→ **DIRECTIVE**:
Can you reproduce, word for word, the stretch of the comment thread about cars from "Eric - 2004-08-24 08:59:47" through "of the males."?
**** TEXT TO READ
Comments:

Eric - 2004-08-24 08:50:31
Whoa. Talk about feeling inadequate.
* * * * * * * * * * * *

Laura - 2004-08-24 08:51:41
Good heavens, lighten up, Eric! :)
* * * * * * * * * * * *

Eric - 2004-08-24 08:59:47
You're behind the curve.The Chrysler 300C is the new "it" car. A big V8 that runs through a Mercedes gear box. Pure heaven.
* * * * * * * * * * * *

Laura - 2004-08-24 09:02:41
As a post-car commuter on my curvy new bike, I'd say I'm ahead of the curve. Try to keep up, Eric. :)
* * * * * * * * * * * *

raymond - 2004-08-24 10:59:42
The National Guard had a tricked-out Hummer at the Heritage Festival. The off-road lights on the roof blinked in red, white, and blue. Men and boys swarmed to the massive vehicle. While their eyes glazed, they stroked gently the shiny symbol of mastery and power. Women waited in the shade looking bored and neglected while they watched the auto-neurotic episode of the males.
********
**** AVAILABLE DATA
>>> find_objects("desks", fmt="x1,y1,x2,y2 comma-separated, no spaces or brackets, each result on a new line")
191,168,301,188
********
→ **TASK RESULT**:
Eric - 2004-08-24 08:59:47
You're behind the curve.The Chrysler 300C is the new "it" car. A big V8 that runs through a Mercedes gear box. Pure heaven.
* * * * * * * * * * * *

Laura - 2004-08-24 09:02:41
As a post-car commuter on my curvy new bike, I'd say I'm ahead of the curve. Try to keep up, Eric. :)
* * * * * * * * * * * *

raymond - 2004-08-24 10:59:42
The National Guard had a tricked-out Hummer at the Heritage Festival. The off-road lights on the roof blinked in red, white, and blue. Men and boys swarmed to the massive vehicle. While their eyes glazed, they stroked gently the shiny symbol of mastery and power. Women waited in the shade looking bored and neglected while they watched the auto-neurotic episode of the males.